Exercise task: Echo the passage of the article about J.P. McCarthy starting with "August 17, 2012" and going on through "all miss him.".

What Would JP Say About Talk Radio Today?
August 17, 2012
The true “Great Voice of the Great Lakes” J.P. McCarthy passed away 17 years ago this month after a more than 30-year career as the top-rated, most listened to radio personality in Michigan. I miss him. I think we all miss him.
McCarthy was National Radio Personality of the Year four times, won the Marconi Award (radio’s “Oscar”), and was inducted into the National Radio Hall of Fame. “But hey, was he a conservative or a liberal?”
“Who cares,” I say.
Talk radio, since J.P.’s passing, has turned into a partisan food fight.
While McCarthy was a promoter of the Motor City, the Great Lakes State, and the charities for which he is reported to have raised over $50-million, his radio presentation, when it came to politics, was non-partisan. When I authored the best-selling, fundraising biography “J.P. McCarthy – Just Don’t Tell ‘em Where I Am” in 1998, the cover featured endorsements from both Democratic Mayor Coleman Young and Republican Governor John Engler. Was there ever anything else those two were in agreement on?

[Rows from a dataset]
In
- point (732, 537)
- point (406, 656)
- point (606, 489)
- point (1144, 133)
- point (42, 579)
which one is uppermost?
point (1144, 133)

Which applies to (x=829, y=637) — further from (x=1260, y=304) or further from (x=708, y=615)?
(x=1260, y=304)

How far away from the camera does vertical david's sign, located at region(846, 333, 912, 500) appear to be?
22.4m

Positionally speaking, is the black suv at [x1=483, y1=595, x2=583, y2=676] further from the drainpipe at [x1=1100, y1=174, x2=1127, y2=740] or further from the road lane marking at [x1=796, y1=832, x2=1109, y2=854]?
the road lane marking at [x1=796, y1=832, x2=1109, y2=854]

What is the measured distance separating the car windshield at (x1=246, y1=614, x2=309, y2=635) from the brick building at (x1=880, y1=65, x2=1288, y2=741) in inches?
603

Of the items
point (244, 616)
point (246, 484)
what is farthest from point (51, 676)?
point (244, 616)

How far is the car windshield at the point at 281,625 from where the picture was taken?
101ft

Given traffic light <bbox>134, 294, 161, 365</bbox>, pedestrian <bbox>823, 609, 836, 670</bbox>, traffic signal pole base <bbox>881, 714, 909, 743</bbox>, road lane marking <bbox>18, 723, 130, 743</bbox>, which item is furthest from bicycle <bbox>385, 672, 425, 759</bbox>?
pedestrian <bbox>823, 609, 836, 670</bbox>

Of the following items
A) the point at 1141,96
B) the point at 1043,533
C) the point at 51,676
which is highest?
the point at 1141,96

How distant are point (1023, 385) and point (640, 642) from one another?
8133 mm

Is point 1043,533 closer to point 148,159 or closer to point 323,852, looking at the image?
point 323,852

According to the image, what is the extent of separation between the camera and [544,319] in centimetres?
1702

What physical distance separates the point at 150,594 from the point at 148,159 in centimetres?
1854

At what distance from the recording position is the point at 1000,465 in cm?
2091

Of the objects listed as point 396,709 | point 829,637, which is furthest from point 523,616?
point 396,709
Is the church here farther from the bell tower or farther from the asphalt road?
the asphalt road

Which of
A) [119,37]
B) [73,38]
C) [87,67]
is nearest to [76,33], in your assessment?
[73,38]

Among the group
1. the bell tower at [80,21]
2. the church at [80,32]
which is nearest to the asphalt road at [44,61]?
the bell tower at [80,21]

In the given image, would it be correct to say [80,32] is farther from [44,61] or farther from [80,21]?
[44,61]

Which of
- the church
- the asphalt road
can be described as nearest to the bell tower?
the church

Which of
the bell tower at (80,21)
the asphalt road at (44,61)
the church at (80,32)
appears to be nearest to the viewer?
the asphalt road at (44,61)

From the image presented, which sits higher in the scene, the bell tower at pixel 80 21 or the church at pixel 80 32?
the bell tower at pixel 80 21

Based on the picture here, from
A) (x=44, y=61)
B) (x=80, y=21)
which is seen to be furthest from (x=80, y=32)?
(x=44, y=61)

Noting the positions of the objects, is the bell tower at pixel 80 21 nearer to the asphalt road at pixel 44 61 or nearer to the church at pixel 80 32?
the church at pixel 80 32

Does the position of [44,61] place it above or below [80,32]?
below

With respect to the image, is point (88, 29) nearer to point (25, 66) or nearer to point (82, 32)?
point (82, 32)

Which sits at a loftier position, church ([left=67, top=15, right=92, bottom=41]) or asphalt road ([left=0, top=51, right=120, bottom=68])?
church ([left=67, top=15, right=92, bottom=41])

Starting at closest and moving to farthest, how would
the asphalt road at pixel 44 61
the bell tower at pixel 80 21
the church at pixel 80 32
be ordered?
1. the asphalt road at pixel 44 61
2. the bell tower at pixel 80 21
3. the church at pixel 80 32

Exercise solution:
August 17, 2012
The true “Great Voice of the Great Lakes” J.P. McCarthy passed away 17 years ago this month after a more than 30-year career as the top-rated, most listened to radio personality in Michigan. I miss him. I think we all miss him.